There are a number of points in that article ("As an atheist, I truly believe Africa needs God") which I feel call for my elaboration. (Bold faced quotes are from Parris' article.)
"The Christians were always different. Far from having cowed or confined its converts, their faith appeared to have liberated and relaxed them. There was a liveliness, a curiosity, an engagement with the world - a directness in their dealings with others - that seemed to be missing in traditional African life. They stood tall."
This, and many similar observations that Parris made, are in fact quite similar to our American founding fathers and early pilgrims who came to the new world to escape persecution from the old world. It is the same Christian ingenuity that influenced the emergence of the Magna Carta, the Declaration of Independence, democracy, freedom of religion, separation of church and state, the search and curiosity of God's world thru the development and advancement of science (e.g., Newton and Galileo), ad infinitum. Thus, in short, the richness and dynamic spirit of Christianity that helped the Western world succeed is the very same one that we see in the successes in Africa---and elsewhere in the world, which is why in fact the rest of the world comes to us to grow (including Muslims, for example, who flee from Muslim countries to seek haven and a better quality of life in Christian lands).

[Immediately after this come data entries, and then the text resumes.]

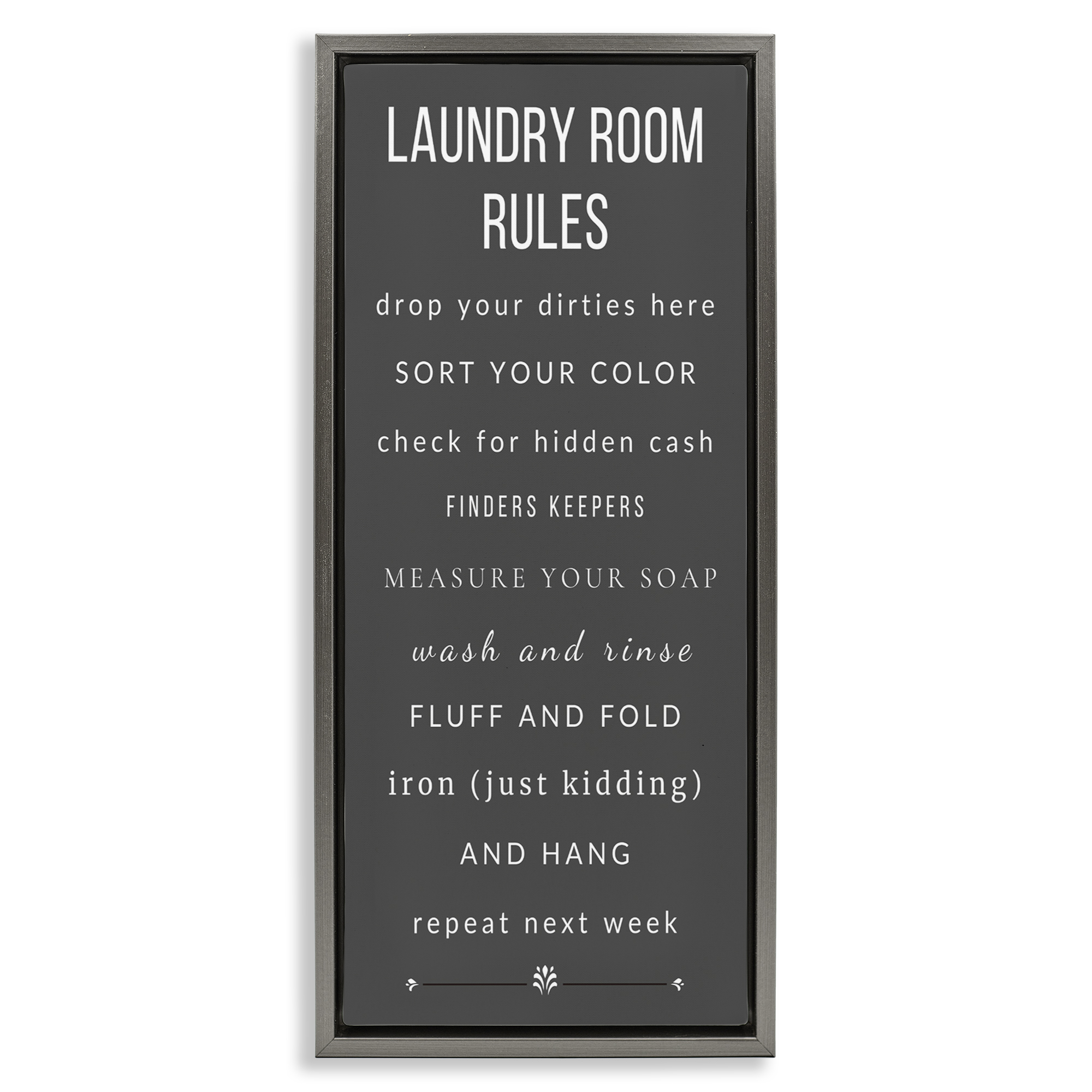 Grey Rules of Laundry Room Gray Framed Floater Canvas Wall Art, design by Julia Frost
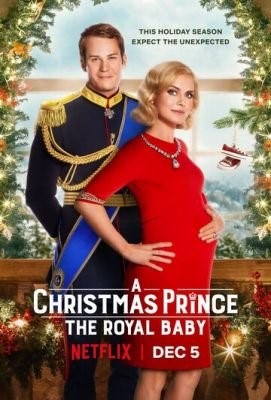 Принц на Рождество: Королевское дитя (2019) Фильм скачать торрент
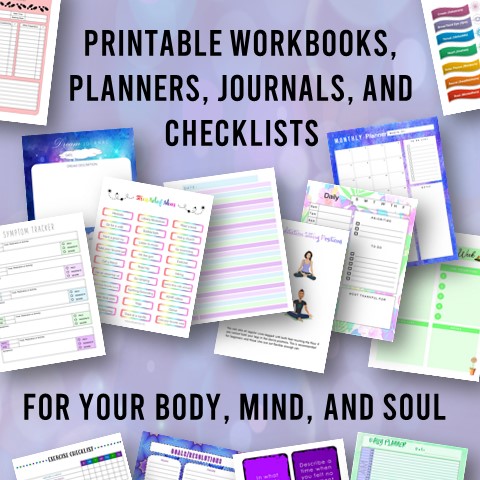 printable workbooks, planners, journals, and checklists for your body, mind, and soul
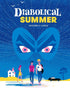 DIABOLICAL SUMMER HC - Kings Comics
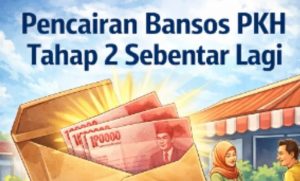 Kabar Bansos Hari Ini 2026 Lengkap Dengan Jadwal Dan Nominal Cair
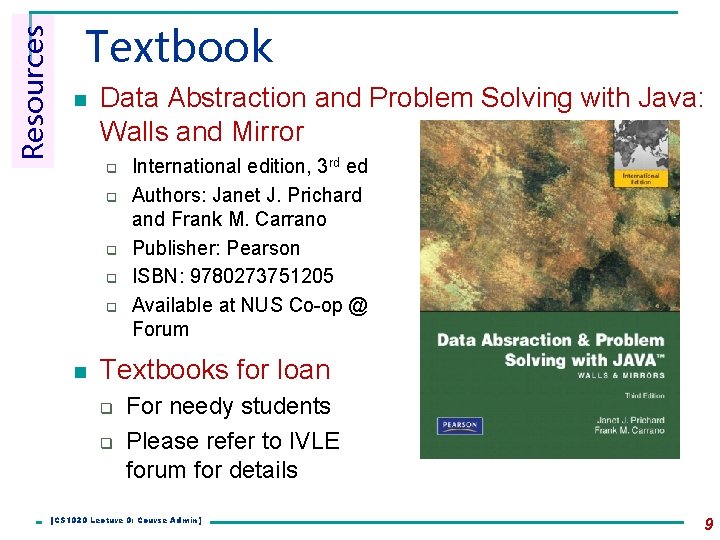 Resources Textbook n Data Abstraction and Problem Solving with Java: Walls and Mirror q Resources Textbook n Data Abstraction and Problem Solving with Java: Walls and Mirror q
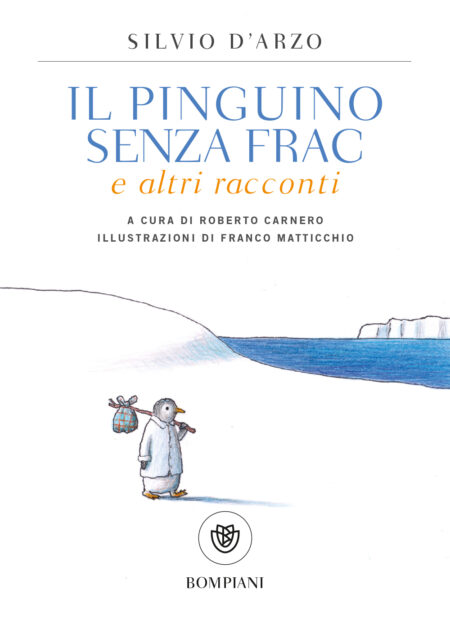 Il pinguino senza frac e altri racconti. Silvio D'Arzo. A cura di Roberto Carnero. Bompiani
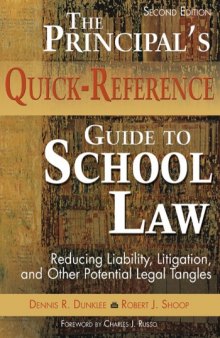 The Principal's Quick-Reference Guide to School Law: Reducing Liability, Litigation, and Other Potential Legal Tangles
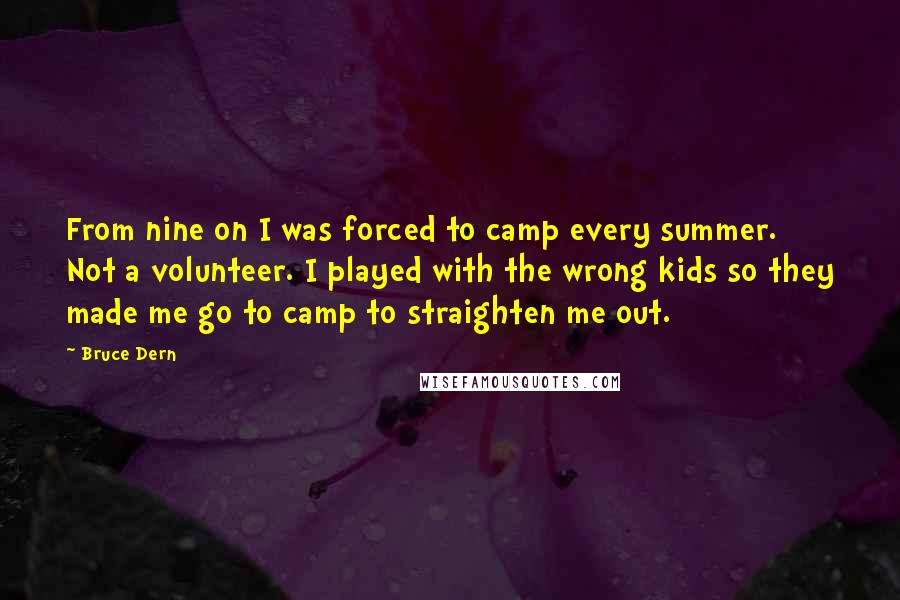 Bruce Dern Quotes: From nine on I was forced to camp every summer. Not a volunteer. I played with the wrong kids so they made me go to camp to straighten me out.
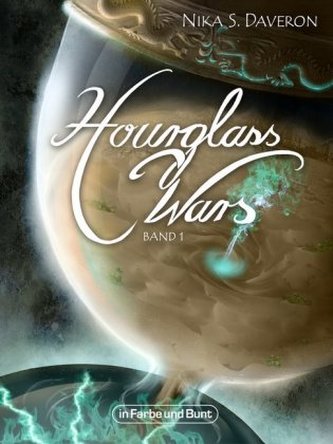 Hourglass Wars. Bd.1
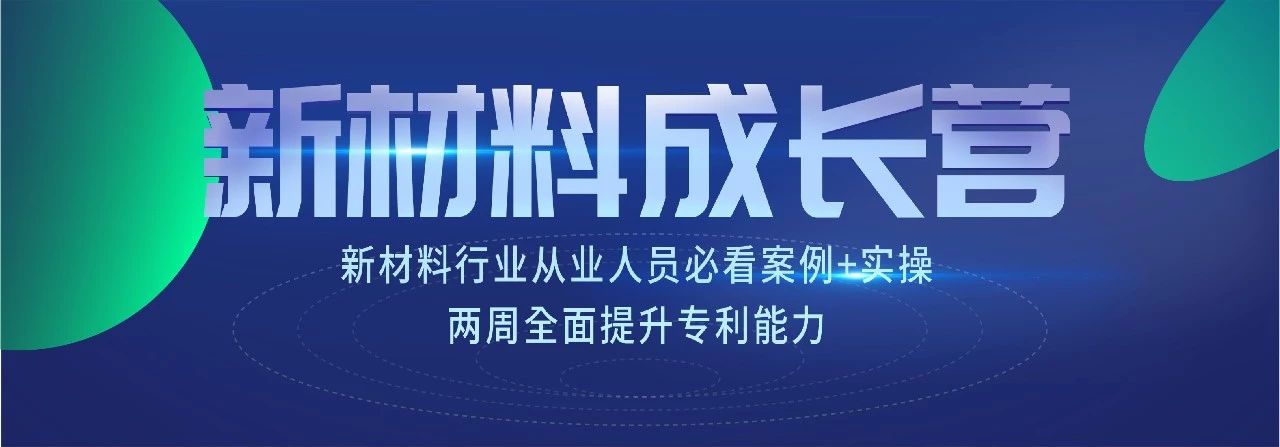 新材料知識(shí)產(chǎn)權(quán)成長(zhǎng)營(yíng) | 7節(jié)課+案例實(shí)操，全面掌握專利技能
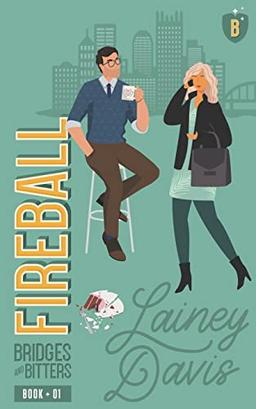 Fireball: An Enemies to Lovers Romance (Bridges and Bitters, Band 1)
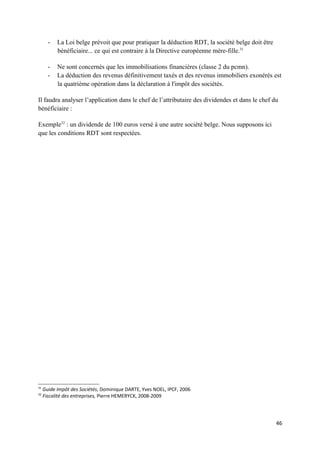 -   La Loi belge prévoit que pour pratiquer la déduction RDT, la société belge doit être
           bénéficiaire... ce qui est contraire à la Directive européenne mère-fille.31

       -   Ne sont concernés que les immobilisations financières (classe 2 du pcmn).
       -   La déduction des revenus définitivement taxés et des revenus immobiliers exonérés est
           la quatrième opération dans la déclaration à l'impôt des sociétés.

Il faudra analyser l’application dans le chef de l’attributaire des dividendes et dans le chef du
bénéficiaire :

Exemple32 : un dividende de 100 euros versé à une autre société belge. Nous supposons ici
que les conditions RDT sont respectées.




31
     Guide Impôt des Sociétés, Dominique DARTE, Yves NOEL, IPCF, 2006
32
     Fiscalité des entreprises, Pierre HEMERYCK, 2008-2009




                                                                                                  46
 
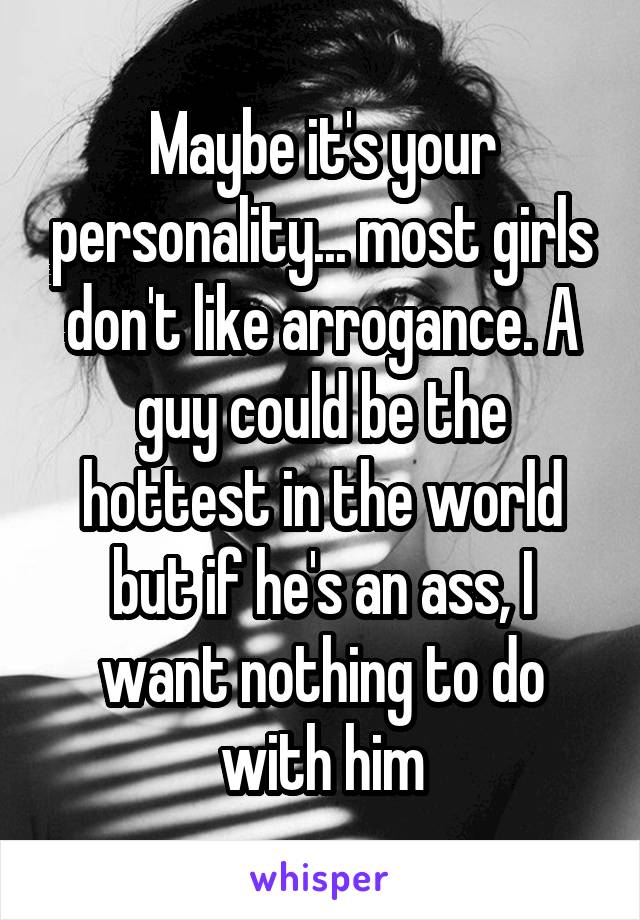 Maybe it's your personality... most girls don't like arrogance. A guy could be the hottest in the world but if he's an ass, I want nothing to do with him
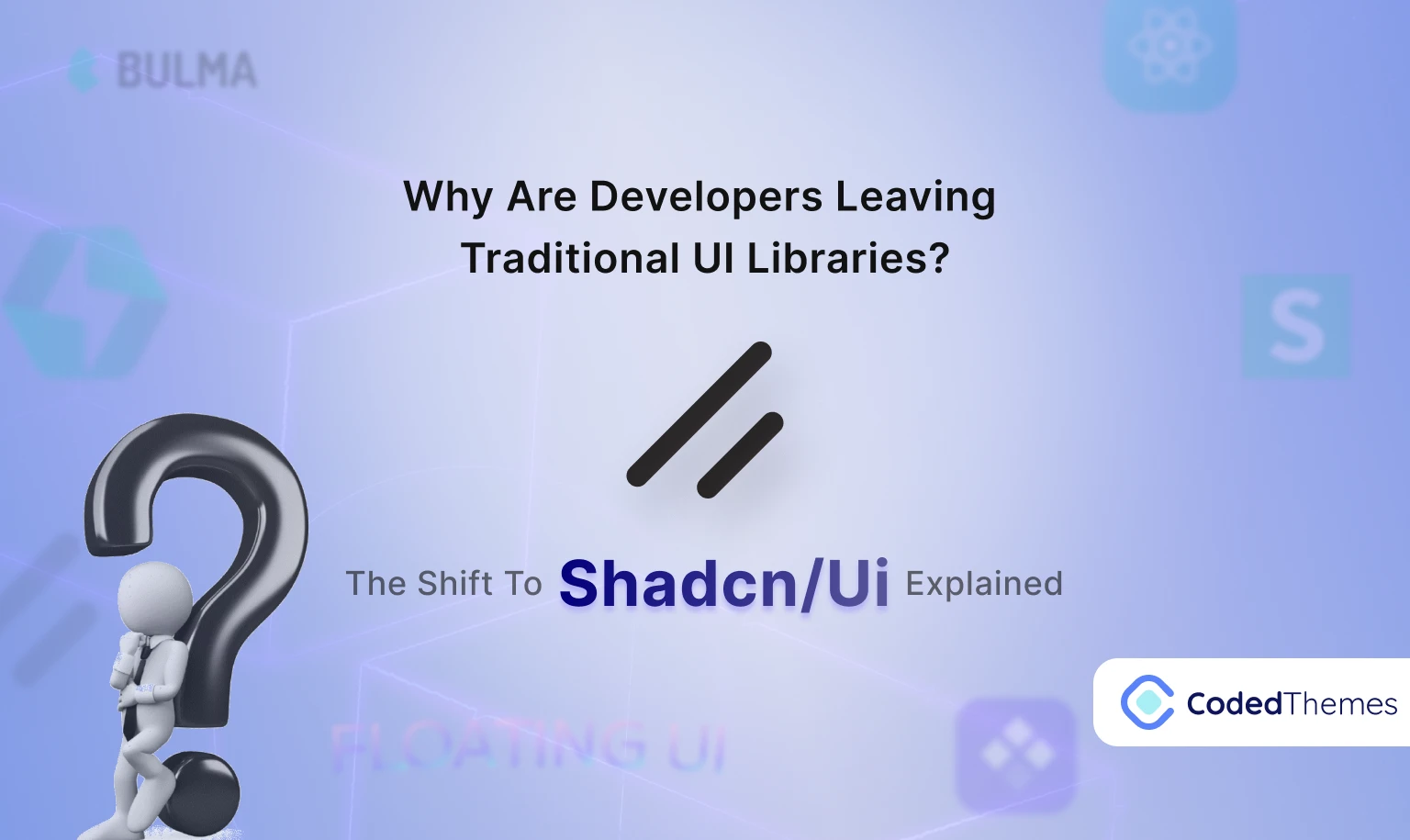 Why developers are switching to shadcn/ui?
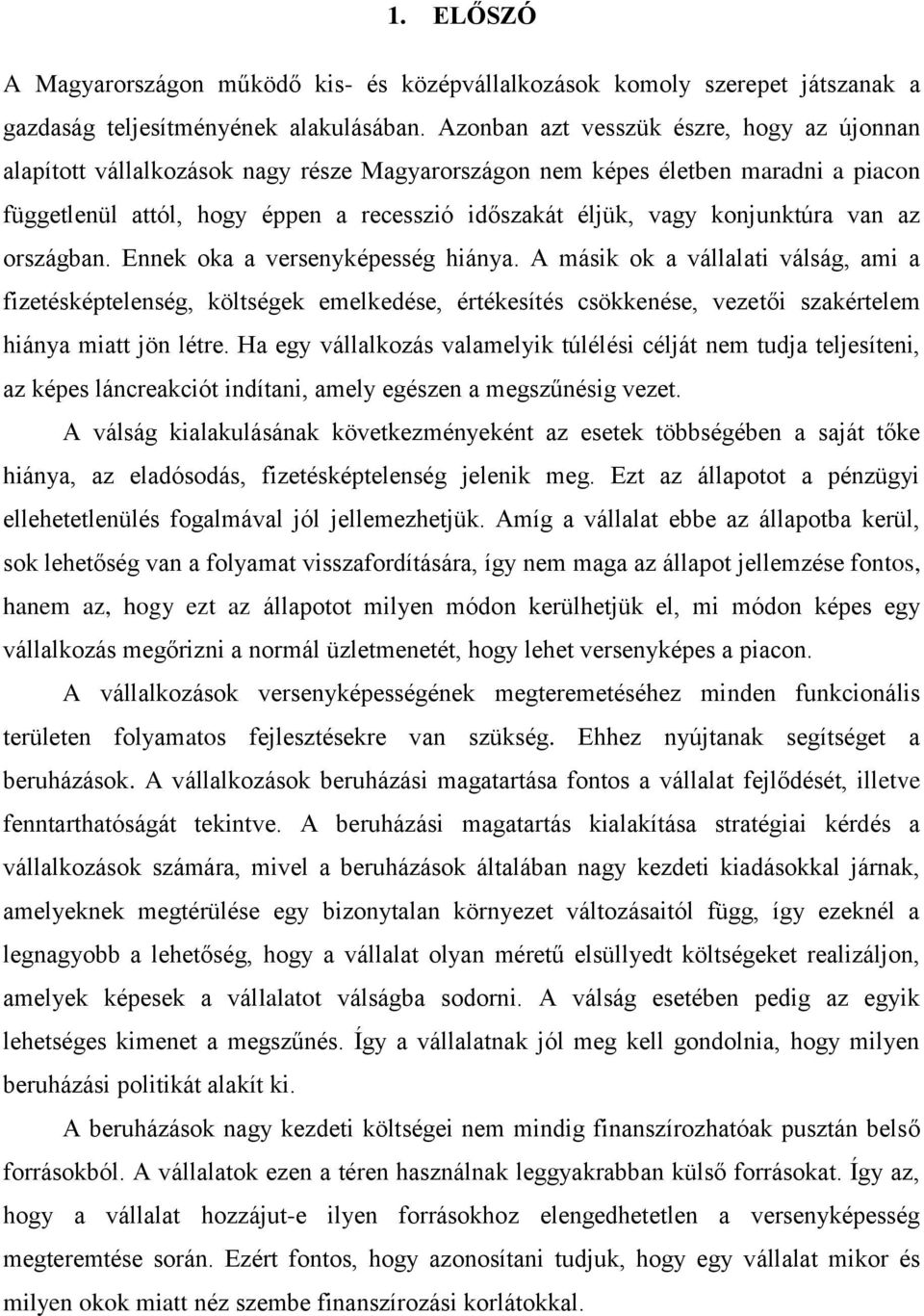 konjunktúra van az országban. Ennek oka a versenyképesség hiánya.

"Their work was secular, but surely affected by what they were. What they were was, in turn, influenced by a conception of man's place in the Universe that Christianity had taught."
True, since when other non-Christian missions attempt to do the same the result is not comparable, and some even lead Africans to worse conditions (and with the wrong un-modern kind of education). And by the way, much of what is referred to as 'secular' had in fact Christians and Jews behind it, and not necessarily contrary to the basic teachings of Christianity. Modern science was created in a Judeo-Christian environment. Many of the secular discoveries are in fact about the world that God has created, so need not be entirely 'un-Christian'. (E.g., Newton's theory of gravity may be considered 'secular' but Newton's purpose was to understand the workings of God's creation.) (Of course, these happened with many debates and disagreements among Christians, which was the usual process right from Christianity's, and Judaism's, earliest days: search the scriptures, search God's creation.)
Christianity, post-Reformation and post-Luther, with its teaching of a direct, personal, two-way link between the individual and God, unmediated by the collective, and unsubordinate to any other human being, smashes straight through the philosphical/spiritual framework I've just described. It offers something to hold on to to those anxious to cast off a crushing tribal groupthink. That is why and how it liberates.
That is why I would consider cultural relativism a failure. The very fact that one culture can grow more prosperous, healthy, educated, and more faith-filled than another is an indication that one culture can supersede another. (Even within Darwinian evolution there is a recognition that a species can evolve and develop to a more superior stage.) We too have grown up from our older ways, our older cultures, we learned from them, and adapted to newer values. The fact that Christianity, even in its diverse forms, has been a thriving force for growth and success (even if thru internal strife) for 2000 years, and still is today as strong as ever (among 2 billion of today's population) is a real testament to its spirit.